§ **INSTRUCTIONS TO FOLLOW**
Swap each "cabinet door" in the entries below for "cupboard door" and write the entries out again with nothing else changed. Leave the pictures out.

━━━━━━━━━━━━━━━━━━━━

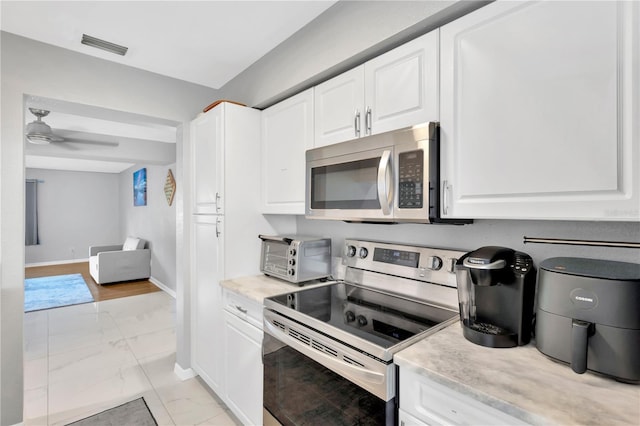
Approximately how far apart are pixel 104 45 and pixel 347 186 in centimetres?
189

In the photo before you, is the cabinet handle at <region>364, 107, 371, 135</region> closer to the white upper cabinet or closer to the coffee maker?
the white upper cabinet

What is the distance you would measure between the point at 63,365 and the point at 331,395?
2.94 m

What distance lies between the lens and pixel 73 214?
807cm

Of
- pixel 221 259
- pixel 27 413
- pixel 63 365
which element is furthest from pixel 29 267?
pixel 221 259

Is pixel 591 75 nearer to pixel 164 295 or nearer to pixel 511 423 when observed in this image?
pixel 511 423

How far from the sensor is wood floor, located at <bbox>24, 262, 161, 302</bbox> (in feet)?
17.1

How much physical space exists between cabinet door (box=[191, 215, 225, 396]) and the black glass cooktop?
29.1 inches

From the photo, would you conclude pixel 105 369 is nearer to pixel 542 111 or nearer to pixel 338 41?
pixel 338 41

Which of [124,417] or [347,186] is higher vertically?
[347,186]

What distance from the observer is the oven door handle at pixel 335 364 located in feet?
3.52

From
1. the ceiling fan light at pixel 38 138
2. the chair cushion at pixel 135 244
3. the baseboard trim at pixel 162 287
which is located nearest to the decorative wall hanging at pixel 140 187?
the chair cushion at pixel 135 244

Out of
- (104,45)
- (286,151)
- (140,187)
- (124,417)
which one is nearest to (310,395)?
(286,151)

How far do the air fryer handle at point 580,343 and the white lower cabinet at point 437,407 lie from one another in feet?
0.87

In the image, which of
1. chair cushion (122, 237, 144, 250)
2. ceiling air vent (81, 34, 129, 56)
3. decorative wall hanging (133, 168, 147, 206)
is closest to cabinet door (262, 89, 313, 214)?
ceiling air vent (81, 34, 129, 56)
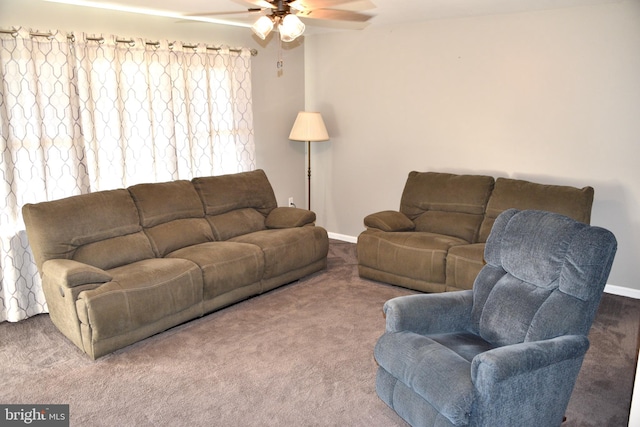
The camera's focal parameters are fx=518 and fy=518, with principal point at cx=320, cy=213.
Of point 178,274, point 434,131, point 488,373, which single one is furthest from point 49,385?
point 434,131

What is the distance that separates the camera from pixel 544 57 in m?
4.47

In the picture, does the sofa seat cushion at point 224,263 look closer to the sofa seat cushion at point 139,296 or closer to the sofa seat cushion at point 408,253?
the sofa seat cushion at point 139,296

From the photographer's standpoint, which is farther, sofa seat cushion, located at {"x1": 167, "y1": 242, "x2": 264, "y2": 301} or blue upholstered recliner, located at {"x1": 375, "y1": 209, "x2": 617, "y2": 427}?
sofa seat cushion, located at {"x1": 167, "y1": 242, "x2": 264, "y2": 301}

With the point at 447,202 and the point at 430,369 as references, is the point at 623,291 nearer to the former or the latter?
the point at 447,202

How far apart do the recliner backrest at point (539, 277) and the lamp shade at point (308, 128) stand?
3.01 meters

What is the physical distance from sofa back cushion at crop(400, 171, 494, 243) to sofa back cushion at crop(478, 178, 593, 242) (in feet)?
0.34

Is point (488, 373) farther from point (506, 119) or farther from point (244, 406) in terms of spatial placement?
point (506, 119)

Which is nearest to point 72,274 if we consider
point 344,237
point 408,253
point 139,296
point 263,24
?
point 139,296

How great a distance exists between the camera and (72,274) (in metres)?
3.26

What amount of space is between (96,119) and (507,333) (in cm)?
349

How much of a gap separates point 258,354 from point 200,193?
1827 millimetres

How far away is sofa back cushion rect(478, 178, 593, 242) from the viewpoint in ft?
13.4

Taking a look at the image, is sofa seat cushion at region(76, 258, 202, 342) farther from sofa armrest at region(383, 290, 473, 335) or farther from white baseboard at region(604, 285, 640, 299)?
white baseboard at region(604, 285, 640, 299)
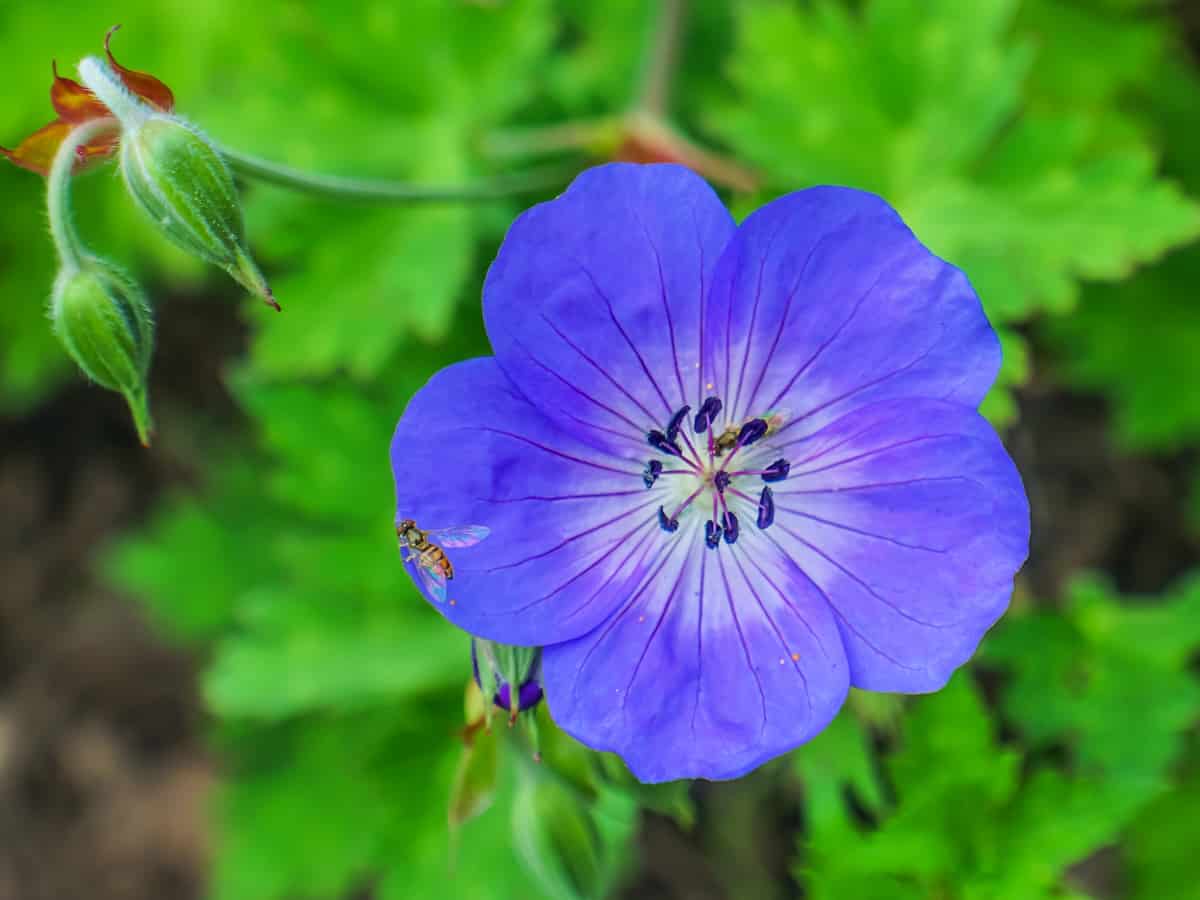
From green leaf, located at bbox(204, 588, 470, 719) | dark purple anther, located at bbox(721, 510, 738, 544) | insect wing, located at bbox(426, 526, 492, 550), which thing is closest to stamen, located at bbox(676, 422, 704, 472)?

━━━━━━━━━━━━━━━━━━━━

§ **ANSWER TO THIS TASK**
Approximately how far apart are pixel 104 45 and pixel 347 186 in centimetres?
189

In the photo before you, is the cabinet handle at <region>364, 107, 371, 135</region> closer to the white upper cabinet or closer to the coffee maker?
the white upper cabinet

What is the distance you would measure between the point at 63,365 and the point at 331,395?
2.94 m

What distance lies between the lens and pixel 73 214?
807cm

Of
- pixel 221 259
- pixel 27 413
- pixel 63 365
which element is furthest from pixel 29 267?
pixel 221 259

Is pixel 591 75 nearer to pixel 164 295 or nearer to pixel 511 423 when observed in this image?
pixel 511 423

How far from the sensor is wood floor, located at <bbox>24, 262, 161, 302</bbox> (in feet)?
17.1

How much physical space exists between cupboard door (box=[191, 215, 225, 396]) and the black glass cooktop?
29.1 inches

From the photo, would you conclude pixel 105 369 is nearer to pixel 542 111 or nearer to pixel 338 41?
pixel 338 41

Which of [124,417] or [347,186] is higher vertically?
[347,186]

What distance from the observer is the oven door handle at pixel 335 364 located in feet?
3.52

From
1. the ceiling fan light at pixel 38 138
2. the chair cushion at pixel 135 244
3. the baseboard trim at pixel 162 287
which is located nearest to the decorative wall hanging at pixel 140 187?
the chair cushion at pixel 135 244

Out of
- (104,45)
- (286,151)
- (140,187)
- (124,417)
which one is nearest to (310,395)?
(286,151)

How far do the air fryer handle at point 580,343 and the white lower cabinet at point 437,407 lie from one another in feet?
0.87

In the image, which of
1. chair cushion (122, 237, 144, 250)
2. ceiling air vent (81, 34, 129, 56)
3. decorative wall hanging (133, 168, 147, 206)
is closest to cupboard door (262, 89, 313, 214)?
ceiling air vent (81, 34, 129, 56)
The camera's focal parameters are fx=518 and fy=518, with principal point at cx=320, cy=213.
Of point 178,274, point 434,131, point 488,373, which single one is furthest from point 49,385?
point 434,131

What is the distance that separates the camera from pixel 544 57 in m?
4.47

In the picture, does the sofa seat cushion at point 224,263 look closer to the sofa seat cushion at point 139,296 or closer to the sofa seat cushion at point 408,253?
the sofa seat cushion at point 139,296

From the photographer's standpoint, which is farther, sofa seat cushion, located at {"x1": 167, "y1": 242, "x2": 264, "y2": 301} or blue upholstered recliner, located at {"x1": 375, "y1": 209, "x2": 617, "y2": 427}?
sofa seat cushion, located at {"x1": 167, "y1": 242, "x2": 264, "y2": 301}

With the point at 447,202 and the point at 430,369 as references, is the point at 623,291 nearer to the former or the latter?
the point at 447,202

How far apart do the recliner backrest at point (539, 277) and the lamp shade at point (308, 128) stand?
3.01 meters

What is the physical distance from sofa back cushion at crop(400, 171, 494, 243) to sofa back cushion at crop(478, 178, 593, 242) (in feet)?
0.34

Is point (488, 373) farther from point (506, 119) or farther from point (244, 406) in terms of spatial placement?
point (506, 119)

Which is nearest to point 72,274 if we consider
point 344,237
point 408,253
point 139,296
point 263,24
?
point 139,296

How great a distance exists between the camera and (72,274) (in metres)?
3.26

What amount of space is between (96,119) and (507,333) (in cm)?
349

How much of a gap separates point 258,354 from point 200,193?
1827 millimetres

How far away is sofa back cushion rect(478, 178, 593, 242) from the viewpoint in ft?
13.4

Taking a look at the image, is sofa seat cushion at region(76, 258, 202, 342) farther from sofa armrest at region(383, 290, 473, 335) or farther from white baseboard at region(604, 285, 640, 299)?
white baseboard at region(604, 285, 640, 299)
From green leaf, located at bbox(204, 588, 470, 719) | dark purple anther, located at bbox(721, 510, 738, 544) | insect wing, located at bbox(426, 526, 492, 550), which thing is closest to stamen, located at bbox(676, 422, 704, 472)?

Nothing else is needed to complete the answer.